■ **PROBLEM DESCRIPTION**: Copy the lines below that contain "Both".

#### DATASET CONTENT ####

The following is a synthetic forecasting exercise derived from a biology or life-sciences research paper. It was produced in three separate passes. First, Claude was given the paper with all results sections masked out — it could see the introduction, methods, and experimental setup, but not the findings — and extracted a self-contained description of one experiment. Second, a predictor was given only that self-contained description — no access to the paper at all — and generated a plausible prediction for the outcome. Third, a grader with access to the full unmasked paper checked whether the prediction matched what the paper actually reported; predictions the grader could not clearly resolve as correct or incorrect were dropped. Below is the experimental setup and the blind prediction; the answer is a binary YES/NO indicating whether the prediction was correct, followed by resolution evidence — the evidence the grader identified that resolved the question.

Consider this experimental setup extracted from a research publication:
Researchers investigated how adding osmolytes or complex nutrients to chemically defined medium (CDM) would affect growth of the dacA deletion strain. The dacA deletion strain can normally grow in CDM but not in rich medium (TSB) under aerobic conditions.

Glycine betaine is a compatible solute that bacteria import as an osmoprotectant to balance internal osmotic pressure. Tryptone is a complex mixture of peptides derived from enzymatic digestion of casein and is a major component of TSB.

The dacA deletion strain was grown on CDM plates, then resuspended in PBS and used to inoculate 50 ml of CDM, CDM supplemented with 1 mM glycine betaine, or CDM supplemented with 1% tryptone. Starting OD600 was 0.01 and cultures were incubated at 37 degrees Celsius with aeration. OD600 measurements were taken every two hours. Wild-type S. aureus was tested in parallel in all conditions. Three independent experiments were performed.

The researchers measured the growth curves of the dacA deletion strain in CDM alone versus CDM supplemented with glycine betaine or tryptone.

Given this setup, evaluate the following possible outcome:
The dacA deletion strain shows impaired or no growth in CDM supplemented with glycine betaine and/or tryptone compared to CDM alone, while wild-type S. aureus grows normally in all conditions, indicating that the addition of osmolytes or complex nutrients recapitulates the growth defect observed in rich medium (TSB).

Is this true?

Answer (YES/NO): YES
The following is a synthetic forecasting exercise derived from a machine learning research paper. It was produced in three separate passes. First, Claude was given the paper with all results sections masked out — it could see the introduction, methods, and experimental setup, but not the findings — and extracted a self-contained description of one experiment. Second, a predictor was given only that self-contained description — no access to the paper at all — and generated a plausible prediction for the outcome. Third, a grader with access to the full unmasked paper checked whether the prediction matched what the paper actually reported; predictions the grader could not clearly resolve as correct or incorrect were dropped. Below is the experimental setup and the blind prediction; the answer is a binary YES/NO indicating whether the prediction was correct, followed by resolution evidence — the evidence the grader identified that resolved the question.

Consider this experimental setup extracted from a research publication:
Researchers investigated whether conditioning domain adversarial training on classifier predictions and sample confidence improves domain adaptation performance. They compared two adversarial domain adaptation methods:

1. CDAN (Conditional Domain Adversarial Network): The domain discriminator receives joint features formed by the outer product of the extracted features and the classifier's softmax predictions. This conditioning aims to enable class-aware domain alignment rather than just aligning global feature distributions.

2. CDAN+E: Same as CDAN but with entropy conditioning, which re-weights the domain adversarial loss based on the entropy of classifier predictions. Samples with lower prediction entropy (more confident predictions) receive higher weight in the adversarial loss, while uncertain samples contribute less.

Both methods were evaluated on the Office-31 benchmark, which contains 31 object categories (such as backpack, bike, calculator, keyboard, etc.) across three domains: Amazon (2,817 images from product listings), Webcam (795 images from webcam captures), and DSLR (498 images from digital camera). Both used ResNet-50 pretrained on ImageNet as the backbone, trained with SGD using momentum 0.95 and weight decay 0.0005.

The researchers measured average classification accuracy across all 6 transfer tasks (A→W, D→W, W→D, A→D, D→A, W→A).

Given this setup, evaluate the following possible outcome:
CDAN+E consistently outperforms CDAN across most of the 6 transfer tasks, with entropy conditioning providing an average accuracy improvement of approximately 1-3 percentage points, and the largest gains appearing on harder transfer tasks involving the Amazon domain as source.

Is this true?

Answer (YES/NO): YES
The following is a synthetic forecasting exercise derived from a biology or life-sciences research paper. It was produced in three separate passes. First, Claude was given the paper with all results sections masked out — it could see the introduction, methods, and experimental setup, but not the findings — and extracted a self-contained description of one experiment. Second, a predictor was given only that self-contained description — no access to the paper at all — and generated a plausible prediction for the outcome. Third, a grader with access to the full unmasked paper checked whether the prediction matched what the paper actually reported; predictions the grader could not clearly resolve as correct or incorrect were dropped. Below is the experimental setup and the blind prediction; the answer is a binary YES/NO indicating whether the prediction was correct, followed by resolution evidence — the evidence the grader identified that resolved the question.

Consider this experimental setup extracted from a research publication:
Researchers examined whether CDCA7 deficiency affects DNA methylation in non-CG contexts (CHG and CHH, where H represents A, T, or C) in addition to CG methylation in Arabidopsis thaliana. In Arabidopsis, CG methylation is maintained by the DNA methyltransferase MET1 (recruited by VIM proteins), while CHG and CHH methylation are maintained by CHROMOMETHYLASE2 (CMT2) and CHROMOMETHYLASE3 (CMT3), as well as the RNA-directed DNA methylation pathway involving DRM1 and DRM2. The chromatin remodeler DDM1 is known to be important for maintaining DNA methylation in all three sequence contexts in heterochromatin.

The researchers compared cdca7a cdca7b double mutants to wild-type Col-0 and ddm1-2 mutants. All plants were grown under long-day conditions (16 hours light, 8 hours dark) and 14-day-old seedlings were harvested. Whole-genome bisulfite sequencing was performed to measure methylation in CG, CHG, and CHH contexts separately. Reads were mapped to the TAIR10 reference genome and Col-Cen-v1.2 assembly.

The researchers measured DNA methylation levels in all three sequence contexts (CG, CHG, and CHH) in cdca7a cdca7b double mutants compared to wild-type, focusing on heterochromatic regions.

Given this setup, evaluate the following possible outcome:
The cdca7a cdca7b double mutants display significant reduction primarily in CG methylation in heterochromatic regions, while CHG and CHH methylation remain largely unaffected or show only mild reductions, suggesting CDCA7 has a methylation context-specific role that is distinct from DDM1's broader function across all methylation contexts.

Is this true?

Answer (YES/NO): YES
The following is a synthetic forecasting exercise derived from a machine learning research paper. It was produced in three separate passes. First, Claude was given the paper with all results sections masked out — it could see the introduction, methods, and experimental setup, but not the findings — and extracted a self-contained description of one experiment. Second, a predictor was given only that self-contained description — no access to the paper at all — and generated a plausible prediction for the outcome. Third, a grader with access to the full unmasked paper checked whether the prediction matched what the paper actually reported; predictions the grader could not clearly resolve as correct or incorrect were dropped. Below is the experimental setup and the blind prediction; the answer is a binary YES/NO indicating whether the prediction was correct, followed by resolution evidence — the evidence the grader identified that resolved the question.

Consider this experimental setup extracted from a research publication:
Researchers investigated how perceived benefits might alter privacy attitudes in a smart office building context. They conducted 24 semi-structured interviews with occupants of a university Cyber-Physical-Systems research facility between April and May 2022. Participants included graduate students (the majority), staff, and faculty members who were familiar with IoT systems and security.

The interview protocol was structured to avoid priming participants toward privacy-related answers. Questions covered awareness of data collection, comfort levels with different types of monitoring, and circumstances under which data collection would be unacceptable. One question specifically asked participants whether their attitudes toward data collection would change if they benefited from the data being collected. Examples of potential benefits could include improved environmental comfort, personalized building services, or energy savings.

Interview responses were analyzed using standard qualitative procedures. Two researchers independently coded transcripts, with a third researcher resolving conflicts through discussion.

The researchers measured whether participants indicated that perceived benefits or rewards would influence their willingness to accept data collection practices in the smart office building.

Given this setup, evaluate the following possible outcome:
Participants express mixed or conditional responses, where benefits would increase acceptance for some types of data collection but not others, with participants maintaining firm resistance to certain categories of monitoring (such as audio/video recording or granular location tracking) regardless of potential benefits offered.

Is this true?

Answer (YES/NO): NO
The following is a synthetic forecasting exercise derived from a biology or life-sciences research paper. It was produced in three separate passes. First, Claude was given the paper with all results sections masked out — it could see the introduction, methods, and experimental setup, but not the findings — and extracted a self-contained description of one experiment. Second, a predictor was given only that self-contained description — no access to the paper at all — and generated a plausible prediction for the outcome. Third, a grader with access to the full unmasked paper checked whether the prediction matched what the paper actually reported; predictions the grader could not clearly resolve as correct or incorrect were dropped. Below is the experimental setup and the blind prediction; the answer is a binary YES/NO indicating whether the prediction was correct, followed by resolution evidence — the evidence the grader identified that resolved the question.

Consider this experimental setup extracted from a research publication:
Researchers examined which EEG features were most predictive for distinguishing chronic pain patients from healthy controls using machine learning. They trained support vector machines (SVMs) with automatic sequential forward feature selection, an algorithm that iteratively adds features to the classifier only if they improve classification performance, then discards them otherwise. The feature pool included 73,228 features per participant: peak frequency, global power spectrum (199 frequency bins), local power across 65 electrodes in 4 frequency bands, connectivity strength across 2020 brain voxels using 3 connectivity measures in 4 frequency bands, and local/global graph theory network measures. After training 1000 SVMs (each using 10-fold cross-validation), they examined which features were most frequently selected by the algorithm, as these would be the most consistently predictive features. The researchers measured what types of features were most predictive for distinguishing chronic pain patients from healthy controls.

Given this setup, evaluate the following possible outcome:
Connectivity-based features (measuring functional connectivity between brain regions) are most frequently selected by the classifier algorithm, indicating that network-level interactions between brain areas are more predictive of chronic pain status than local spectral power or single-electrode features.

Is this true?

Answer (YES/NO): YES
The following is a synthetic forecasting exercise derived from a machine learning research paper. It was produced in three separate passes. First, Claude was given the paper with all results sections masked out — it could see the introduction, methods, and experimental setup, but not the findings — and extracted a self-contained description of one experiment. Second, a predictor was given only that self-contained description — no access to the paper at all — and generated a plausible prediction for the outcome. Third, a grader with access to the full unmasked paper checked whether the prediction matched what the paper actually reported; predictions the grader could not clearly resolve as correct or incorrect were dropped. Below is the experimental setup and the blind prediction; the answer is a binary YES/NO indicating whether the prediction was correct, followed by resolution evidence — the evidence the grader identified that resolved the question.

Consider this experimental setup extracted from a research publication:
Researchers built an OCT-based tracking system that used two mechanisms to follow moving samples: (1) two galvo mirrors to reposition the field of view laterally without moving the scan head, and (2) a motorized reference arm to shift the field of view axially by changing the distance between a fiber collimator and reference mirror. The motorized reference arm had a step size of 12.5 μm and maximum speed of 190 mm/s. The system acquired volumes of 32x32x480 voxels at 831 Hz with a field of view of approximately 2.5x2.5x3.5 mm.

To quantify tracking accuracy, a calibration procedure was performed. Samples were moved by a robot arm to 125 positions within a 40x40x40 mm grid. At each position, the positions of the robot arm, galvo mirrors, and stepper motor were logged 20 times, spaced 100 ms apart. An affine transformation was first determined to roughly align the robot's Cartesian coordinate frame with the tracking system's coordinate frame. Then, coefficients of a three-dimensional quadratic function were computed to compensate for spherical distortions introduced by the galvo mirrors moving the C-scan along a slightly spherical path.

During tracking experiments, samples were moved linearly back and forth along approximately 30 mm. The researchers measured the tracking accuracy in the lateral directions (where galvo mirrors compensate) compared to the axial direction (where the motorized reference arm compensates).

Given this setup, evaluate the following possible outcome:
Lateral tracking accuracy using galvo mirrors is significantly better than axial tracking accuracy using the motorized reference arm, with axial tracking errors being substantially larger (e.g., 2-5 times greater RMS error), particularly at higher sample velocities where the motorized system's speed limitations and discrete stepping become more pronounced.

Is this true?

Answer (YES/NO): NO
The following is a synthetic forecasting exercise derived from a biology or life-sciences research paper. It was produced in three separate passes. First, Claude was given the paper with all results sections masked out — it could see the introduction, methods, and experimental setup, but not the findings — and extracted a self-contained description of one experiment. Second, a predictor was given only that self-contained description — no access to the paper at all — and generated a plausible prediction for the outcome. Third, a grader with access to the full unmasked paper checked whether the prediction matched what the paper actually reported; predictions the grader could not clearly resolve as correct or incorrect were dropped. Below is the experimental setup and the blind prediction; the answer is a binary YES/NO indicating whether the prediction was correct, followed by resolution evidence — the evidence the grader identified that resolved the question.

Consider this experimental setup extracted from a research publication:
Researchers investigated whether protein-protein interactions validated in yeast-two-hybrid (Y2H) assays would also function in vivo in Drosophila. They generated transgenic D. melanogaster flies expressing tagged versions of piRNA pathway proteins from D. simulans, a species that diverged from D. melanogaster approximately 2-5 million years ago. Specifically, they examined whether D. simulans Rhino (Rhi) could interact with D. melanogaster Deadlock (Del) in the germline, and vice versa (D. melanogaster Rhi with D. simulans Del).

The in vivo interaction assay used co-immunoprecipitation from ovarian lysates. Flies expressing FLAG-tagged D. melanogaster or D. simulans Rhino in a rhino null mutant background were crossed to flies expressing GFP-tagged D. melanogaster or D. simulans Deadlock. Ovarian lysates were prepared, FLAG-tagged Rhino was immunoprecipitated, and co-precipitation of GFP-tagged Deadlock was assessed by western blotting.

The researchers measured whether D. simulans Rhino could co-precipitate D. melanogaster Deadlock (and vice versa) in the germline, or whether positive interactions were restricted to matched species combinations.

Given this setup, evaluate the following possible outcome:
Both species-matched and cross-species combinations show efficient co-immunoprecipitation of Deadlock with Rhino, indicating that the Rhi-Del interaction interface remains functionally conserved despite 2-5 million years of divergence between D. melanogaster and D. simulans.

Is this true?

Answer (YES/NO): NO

####

■ **ANSWER SECTION**:
Both methods were evaluated on the Office-31 benchmark, which contains 31 object categories (such as backpack, bike, calculator, keyboard, etc.) across three domains: Amazon (2,817 images from product listings), Webcam (795 images from webcam captures), and DSLR (498 images from digital camera). Both used ResNet-50 pretrained on ImageNet as the backbone, trained with SGD using momentum 0.95 and weight decay 0.0005.
Both species-matched and cross-species combinations show efficient co-immunoprecipitation of Deadlock with Rhino, indicating that the Rhi-Del interaction interface remains functionally conserved despite 2-5 million years of divergence between D. melanogaster and D. simulans.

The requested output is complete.